● **EXERCISES**:
1 > Answer these from the page on Cherry Blossom and a Wrapped Thing:
(a) What is the piece's duration?
(b) Who commissioned it?
(c) In what city did the writer of the program note come across the Hokusai print?
2 > Please write out the stretch of the page on Cherry Blossom and a Wrapped Thing from "Cherry Blossom and a Wrapped Thing;" through "Shawn Earle performs!".

● **SELECTED EXCERPT**:
┄┄┄┄┄┄

Cherry Blossom and a Wrapped Thing; After Hokusai


Instrumentation: Amplified Clarinet and Multichannel or Stereo Electronics
Duration: 7:52
Commission: Clarinetist F. Gerard Errante
Premiere: 10/27/04
Clarinetist F. Gerard Errante, TechnoSonics
Dome Room of the Rotunda, University of Virginia, Charlottesville, VA

Shawn Earle performs!

Program Note:
Cherry Blossom and a Wrapped Thing: After Hokusai was inspired by a print of the same name by the extraordinary Japanese printmaker known as Hokusai (1760 – 1849). I encountered it in a sumptuous collection of his prints in Tokyo and was immediately struck by the subtle mystery of both its subject matter and execution. The cherry blossom speaks of the beauty and brevity of life; the wrapped thing of its ineffability.

┄┄┄┄┄┄

● **RECORD LIST**:
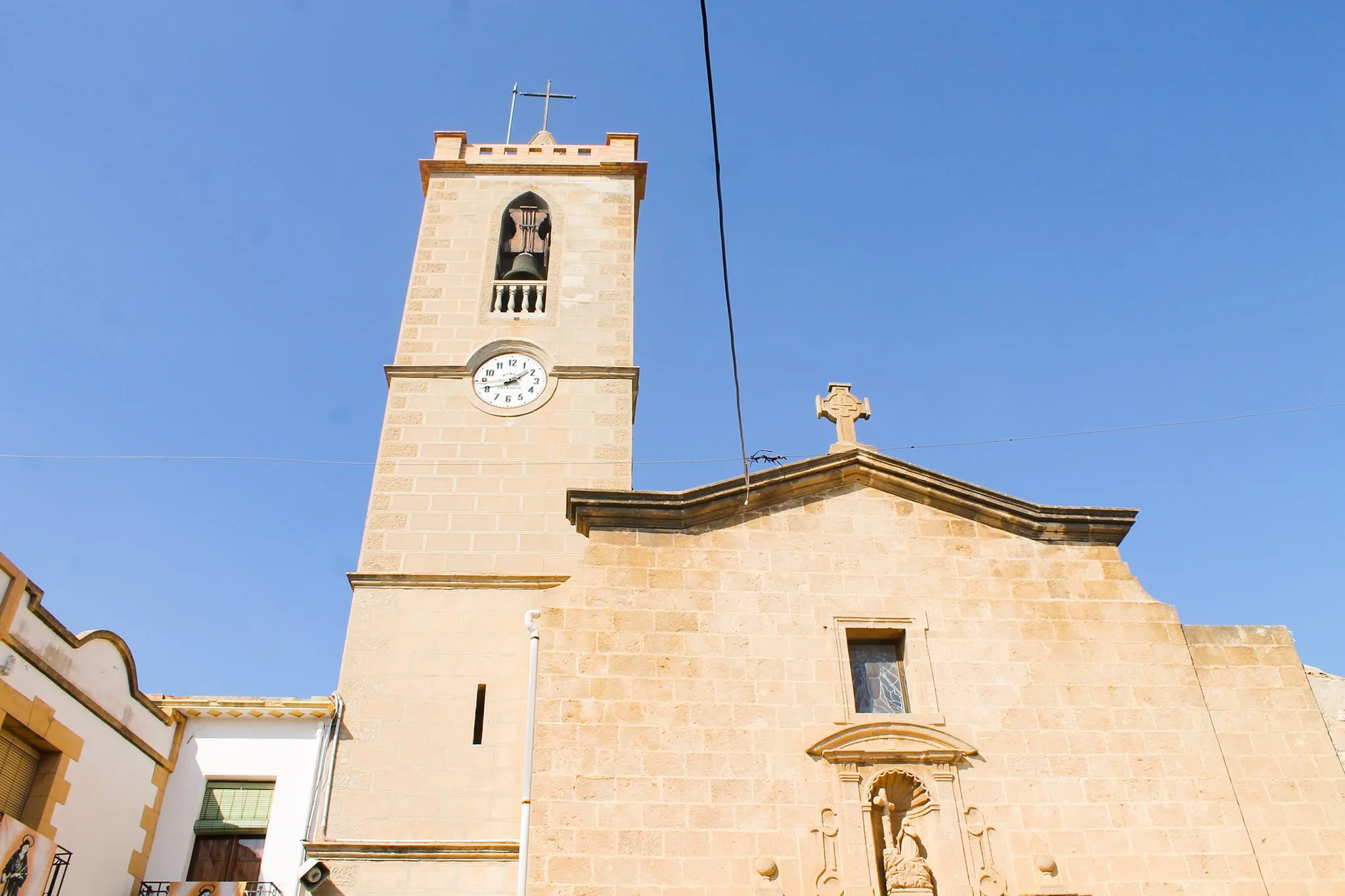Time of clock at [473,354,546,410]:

┄┄┄┄┄┄

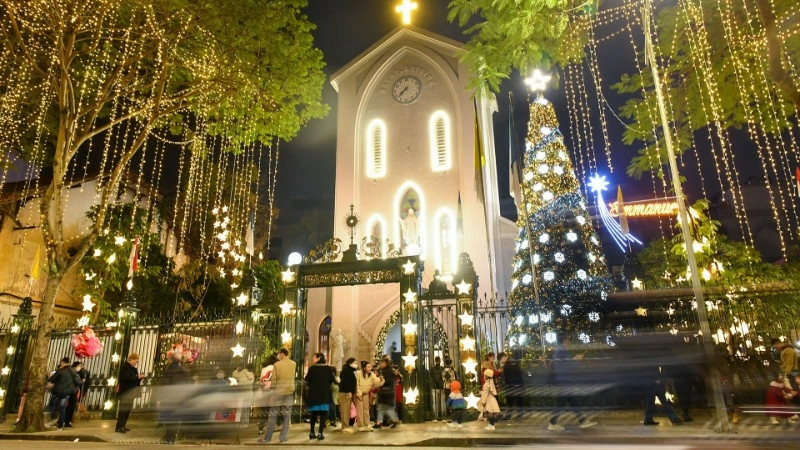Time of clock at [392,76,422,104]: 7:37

┄┄┄┄┄┄

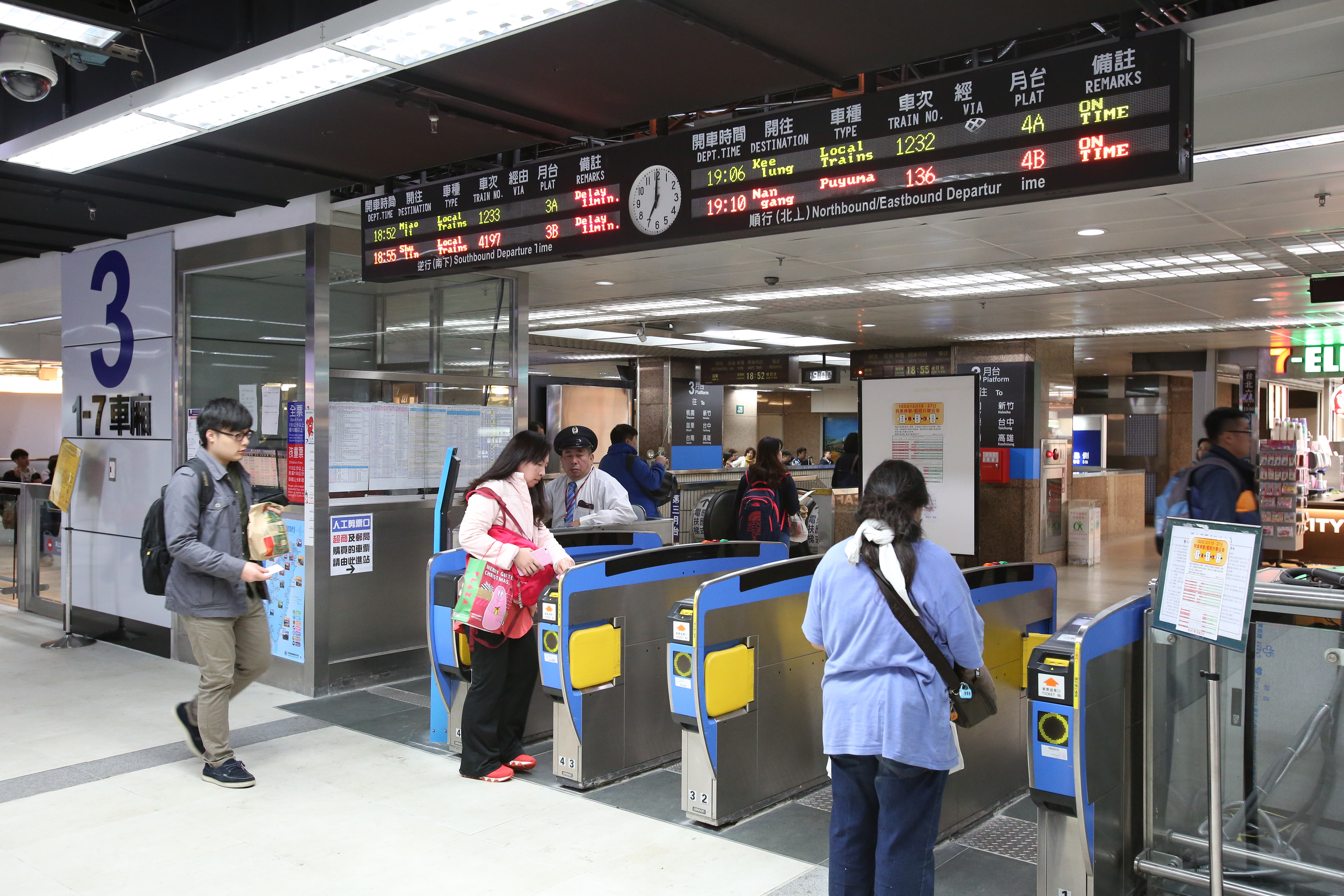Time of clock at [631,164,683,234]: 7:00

┄┄┄┄┄┄

● **ANSWERS**:
1 >
(a) 7:52
(b) Clarinetist F. Gerard Errante
(c) Tokyo

2 >
Cherry Blossom and a Wrapped Thing; After Hokusai


Instrumentation: Amplified Clarinet and Multichannel or Stereo Electronics
Duration: 7:52
Commission: Clarinetist F. Gerard Errante
Premiere: 10/27/04
Clarinetist F. Gerard Errante, TechnoSonics
Dome Room of the Rotunda, University of Virginia, Charlottesville, VA

Shawn Earle performs!